Adilson Batista Borges Filho
INTRODUÇÃO
Atualmente existem muitas teorias concernentes a formação do A.T, para estudar esse assunto é preciso cautela na escolha das fontes literárias. Duas observações são necessárias para introduzir esse assunto, em primeiro lugar, o Antigo Testamento, em termos de escritos, está mais distantes de nós comparando com o Novo Testamento, além disso, o Antigo Testamento possui menos manuscritos conservados do que o Novo Testamento.
Esse breve artigo aborda argumentos internos sobre a veracidade da bíblia. Apresenta também questionamentos que surgiram a respeito da autenticidade do Antigo Testamento. Fala ainda sobre a tradução da Septuaginta, Antiga Latina e Vulgata Latina e aborda também sobre os fatos históricos e as produções literárias do período interbíblico.
Em seguida, mostra o proveito que a Igreja Romana extraiu acrescentando os apócrifos no cânon bíblico, bem como as reações e movimentos provenientes do abuso da igreja. Por fim, é falado sobre a crítica textual que iniciou após o Concílio de Trento.
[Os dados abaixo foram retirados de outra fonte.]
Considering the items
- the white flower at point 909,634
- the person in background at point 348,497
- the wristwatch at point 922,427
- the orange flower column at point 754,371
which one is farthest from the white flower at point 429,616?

EVIDÊNCIAS INTERNAS DA VERACIDADE DO ANTIGO TESTAMENTO
A própria Bíblia fornece para evidências internas da inspiração bíblica, para isso, é importante sabermos como a Bíblia interpreta a própria Bíblia a respeito da inerrância veteotestamentária.
Os israelitas, a saber, os profetas (Elias, Elizeu, etc) e líderes escolhidos por Deus, como Josué, já consideravam o Antigo Testamento como Escrituras provenientes de Deus e toda a nação submetia-se a estas leis.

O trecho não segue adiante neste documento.